Renewables and Nuclear:

  • In 2011, wind power produced 1.2 percent of the energy used in the United States.
  • In 2011, solar power produced 0.1 percent of the energy used in the United States.
  • Total federal subsidies in fiscal year 2007 were $24.34 per megawatt hour for solar-generated electricity and $23.37 per megawatt hour for wind, compared with $1.59 for nuclear, $0.67 for hydroelectric power, $0.44 for conventional coal, and $0.25 for natural gas and petroleum liquids.
  • In fiscal year 2010, the subsidies were even higher. For solar power, they were $775.64 per megawatt hour, for wind $56.29, for nuclear $3.14, for hydroelectric power $0.82, for coal $0.64 and for natural gas and petroleum liquids $0.64.
  • In 2011, hydroelectric power contributed 3.3 percent of the energy used in the United States and 7.9 percent of the electricity.
  • Today, there are 104 nuclear reactors in the United States and construction began for all of these reactors prior to 1974.

Energy Efficiency:

  • Since 1970, the six so-called “criteria pollutants” have declined by 63 percent, even though the generation of electricity from coal-fired plants has increased by over 180 percent, gross domestic product has increased by 204 percent, energy consumption has increased by 40 percent, and vehicle miles traveled have increased by 168 percent.
  • Energy use per person in the United States fell 12 percent between 1979 and 2010 from 359 million BTUs to 317 million BTUs per person.
  • Energy intensity—energy consumption per dollar of GDP—fell by 52 percent between 1973 and 2011.
  • In 2010, China was responsible for 24 percent of global carbon dioxide (CO2) emissions. In comparison, the United States, the second largest emitter of carbon dioxide, emitted 17 percent of the global total.
  • China’s CO2 emissions increased by 167 percent between 1999 and 2009, while CO2 emissions from the United States decreased by 4.4 percent over the same 10-year period.

Other Numbers:

  • Renewable energy subsidies were 49 times greater than fossil fuel subsidies when comparing the amount of energy produced per dollar of subsidy.
  • In 2009, renewables received a 77 percent share of total federal energy incentives while fossil fuels received a 13 percent share but produced 7 times the energy.
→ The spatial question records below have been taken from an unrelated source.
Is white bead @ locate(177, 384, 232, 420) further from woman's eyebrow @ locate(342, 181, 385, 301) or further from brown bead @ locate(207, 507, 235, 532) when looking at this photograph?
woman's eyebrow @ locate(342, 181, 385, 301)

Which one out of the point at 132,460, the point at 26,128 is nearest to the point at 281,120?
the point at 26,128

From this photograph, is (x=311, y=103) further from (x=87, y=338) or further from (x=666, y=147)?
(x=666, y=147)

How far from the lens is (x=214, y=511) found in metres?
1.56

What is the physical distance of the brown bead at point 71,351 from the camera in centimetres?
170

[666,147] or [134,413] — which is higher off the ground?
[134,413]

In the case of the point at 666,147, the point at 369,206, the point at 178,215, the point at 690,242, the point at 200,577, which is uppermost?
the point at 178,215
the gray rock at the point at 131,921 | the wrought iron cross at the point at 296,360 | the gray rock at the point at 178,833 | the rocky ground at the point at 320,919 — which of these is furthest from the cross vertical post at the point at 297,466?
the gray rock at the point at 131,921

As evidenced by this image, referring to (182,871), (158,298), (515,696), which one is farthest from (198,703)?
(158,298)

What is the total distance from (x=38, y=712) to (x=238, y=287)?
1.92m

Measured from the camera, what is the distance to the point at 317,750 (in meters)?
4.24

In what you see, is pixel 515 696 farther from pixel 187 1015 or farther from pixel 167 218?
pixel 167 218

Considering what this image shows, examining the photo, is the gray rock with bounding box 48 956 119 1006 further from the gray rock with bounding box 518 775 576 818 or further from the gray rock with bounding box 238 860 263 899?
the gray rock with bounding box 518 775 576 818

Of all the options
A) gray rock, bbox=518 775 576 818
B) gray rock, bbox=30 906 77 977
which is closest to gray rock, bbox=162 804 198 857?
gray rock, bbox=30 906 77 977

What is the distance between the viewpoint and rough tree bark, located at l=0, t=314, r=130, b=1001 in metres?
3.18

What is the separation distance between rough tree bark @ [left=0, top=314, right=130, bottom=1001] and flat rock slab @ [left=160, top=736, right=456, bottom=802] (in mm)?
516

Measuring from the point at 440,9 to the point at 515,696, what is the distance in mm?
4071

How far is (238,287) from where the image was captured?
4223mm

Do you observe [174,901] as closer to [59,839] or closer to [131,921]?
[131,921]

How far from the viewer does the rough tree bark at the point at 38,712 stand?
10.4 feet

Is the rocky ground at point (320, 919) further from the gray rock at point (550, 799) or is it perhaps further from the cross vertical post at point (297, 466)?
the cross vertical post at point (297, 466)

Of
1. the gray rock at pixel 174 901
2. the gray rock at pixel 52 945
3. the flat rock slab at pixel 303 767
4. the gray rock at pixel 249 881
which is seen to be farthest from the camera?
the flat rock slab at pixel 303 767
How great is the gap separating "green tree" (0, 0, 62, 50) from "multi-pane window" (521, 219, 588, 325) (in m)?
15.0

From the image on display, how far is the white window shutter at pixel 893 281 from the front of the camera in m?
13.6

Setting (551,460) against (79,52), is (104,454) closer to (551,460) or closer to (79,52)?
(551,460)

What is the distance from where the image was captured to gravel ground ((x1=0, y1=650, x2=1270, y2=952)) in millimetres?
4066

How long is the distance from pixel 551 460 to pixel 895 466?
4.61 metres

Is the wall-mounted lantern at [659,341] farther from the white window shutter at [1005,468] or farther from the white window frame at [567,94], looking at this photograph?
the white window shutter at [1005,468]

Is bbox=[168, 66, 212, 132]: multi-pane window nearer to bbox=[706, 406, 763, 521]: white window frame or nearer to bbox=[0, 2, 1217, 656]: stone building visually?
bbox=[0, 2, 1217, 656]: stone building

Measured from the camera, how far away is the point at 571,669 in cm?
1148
We are agnostic on energy resources. It is our strong belief that the choice of energy resources should come from the demands of the free market, and not from the preferences of policymakers, lobbyists, or special interest groups. Subsidies only encourage lawmakers to pick winners and losers in the energy industry that distort the market and end up costing consumers more.